- [Wat wordt verwacht] Schrijf alle items hieronder woord voor woord over, maar laat de afbeeldingen weg.

Items uit een gegevensverzameling:
_ _ _ _
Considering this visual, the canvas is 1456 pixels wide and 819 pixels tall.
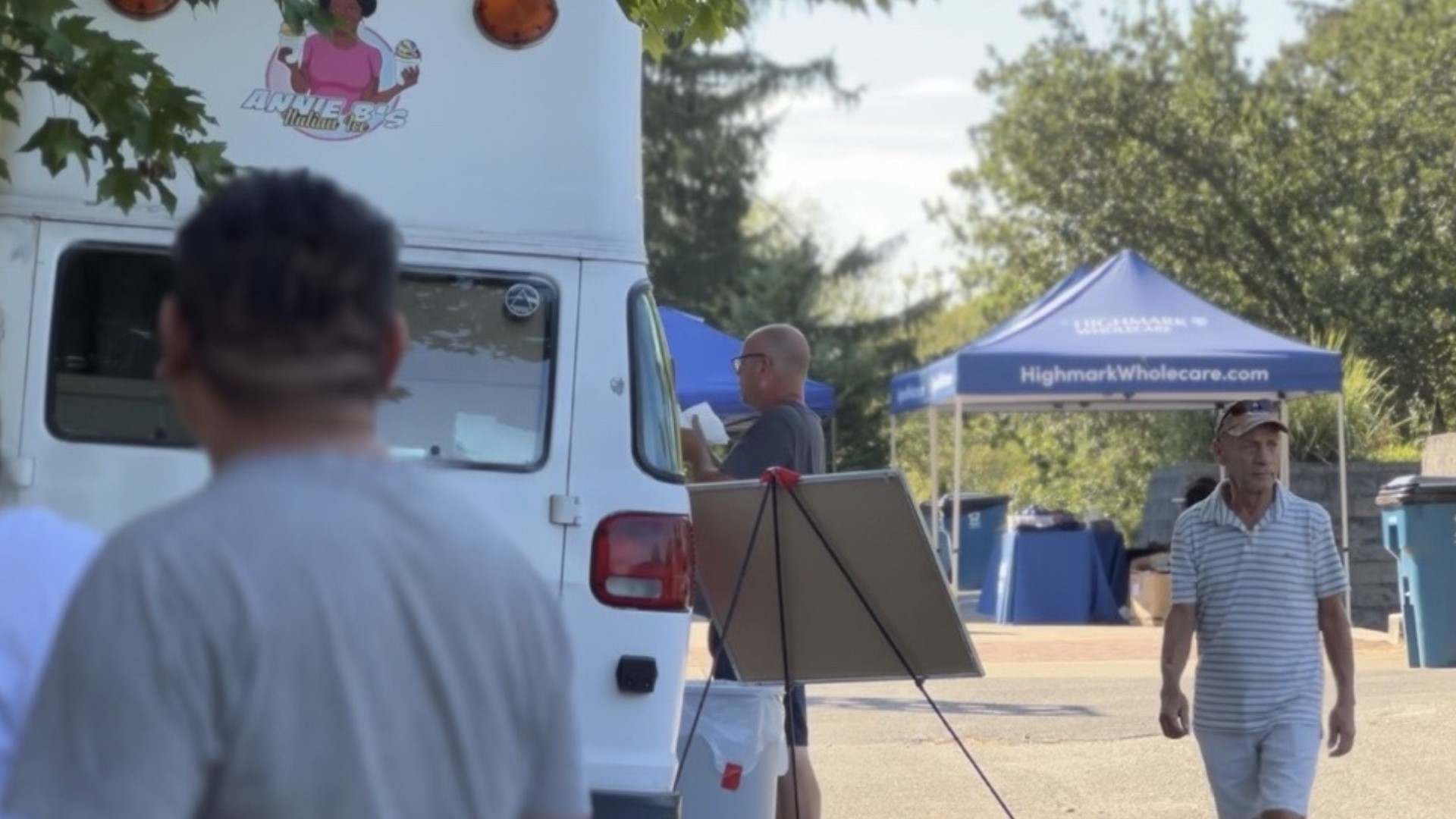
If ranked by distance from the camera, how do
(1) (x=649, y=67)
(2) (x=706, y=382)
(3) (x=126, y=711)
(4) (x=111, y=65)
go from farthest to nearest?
(1) (x=649, y=67), (2) (x=706, y=382), (4) (x=111, y=65), (3) (x=126, y=711)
_ _ _ _
- [Uitvoer deze oefening]
Considering this visual, the canvas is 1456 pixels wide and 819 pixels tall.
If ranked by distance from the camera, how do
(1) (x=649, y=67)
(2) (x=706, y=382)
(3) (x=126, y=711)
(4) (x=111, y=65)
go from farthest to nearest?
(1) (x=649, y=67), (2) (x=706, y=382), (4) (x=111, y=65), (3) (x=126, y=711)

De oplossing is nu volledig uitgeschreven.